**Dataset records:**
◆ ◆ ◆ ◆

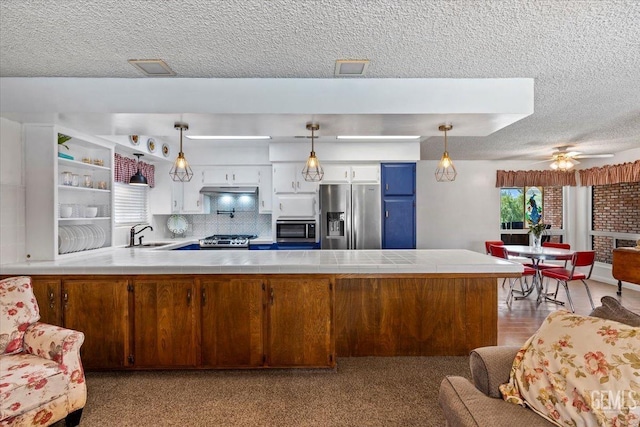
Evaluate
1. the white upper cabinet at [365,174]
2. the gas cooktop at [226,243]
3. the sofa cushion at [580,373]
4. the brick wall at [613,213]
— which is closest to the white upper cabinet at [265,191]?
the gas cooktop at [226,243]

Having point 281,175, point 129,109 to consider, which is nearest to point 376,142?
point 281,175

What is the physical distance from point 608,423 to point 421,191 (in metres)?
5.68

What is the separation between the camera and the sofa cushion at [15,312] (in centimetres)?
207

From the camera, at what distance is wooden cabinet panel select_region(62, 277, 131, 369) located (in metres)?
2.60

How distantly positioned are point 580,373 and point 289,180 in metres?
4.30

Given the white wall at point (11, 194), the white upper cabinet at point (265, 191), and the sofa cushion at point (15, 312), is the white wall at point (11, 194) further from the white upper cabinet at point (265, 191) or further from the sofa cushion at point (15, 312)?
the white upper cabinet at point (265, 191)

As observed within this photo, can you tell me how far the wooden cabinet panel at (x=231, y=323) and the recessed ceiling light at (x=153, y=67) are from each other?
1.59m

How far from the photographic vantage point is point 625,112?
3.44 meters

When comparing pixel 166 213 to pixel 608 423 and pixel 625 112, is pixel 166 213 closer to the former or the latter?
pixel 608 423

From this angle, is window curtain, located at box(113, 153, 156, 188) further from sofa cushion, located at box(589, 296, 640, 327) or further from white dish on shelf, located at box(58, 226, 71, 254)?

◆ ◆ ◆ ◆

**Short exercise:** Give every record again exactly, apart from the pictures, which stay out.

**The reply:**
Evaluate
1. the white upper cabinet at [365,174]
2. the gas cooktop at [226,243]
3. the sofa cushion at [580,373]
4. the brick wall at [613,213]
— which is closest to the white upper cabinet at [265,191]?
the gas cooktop at [226,243]

Having point 281,175, point 129,109 to consider, which is nearest to point 376,142?
point 281,175

What is the physical distance from point 608,423 to point 421,191 (in metres)?
5.68

What is the separation between the camera and the sofa cushion at [15,312] (in centimetres)?
207

From the camera, at what distance is wooden cabinet panel select_region(62, 277, 131, 369) located (in metres)?
2.60

How distantly positioned are point 580,373 and point 289,180 in metres?
4.30

Given the white wall at point (11, 194), the white upper cabinet at point (265, 191), and the sofa cushion at point (15, 312), is the white wall at point (11, 194) further from the white upper cabinet at point (265, 191) or further from the sofa cushion at point (15, 312)?
the white upper cabinet at point (265, 191)

As observed within this photo, can you tell me how far the wooden cabinet panel at (x=231, y=323) and the recessed ceiling light at (x=153, y=67) are from each other?
1.59m

How far from the photographic vantage point is point 625,112?
3.44 meters

When comparing pixel 166 213 to pixel 608 423 and pixel 625 112, is pixel 166 213 closer to the former or the latter?
pixel 608 423

From this angle, is window curtain, located at box(113, 153, 156, 188) further from sofa cushion, located at box(589, 296, 640, 327) or further from white dish on shelf, located at box(58, 226, 71, 254)?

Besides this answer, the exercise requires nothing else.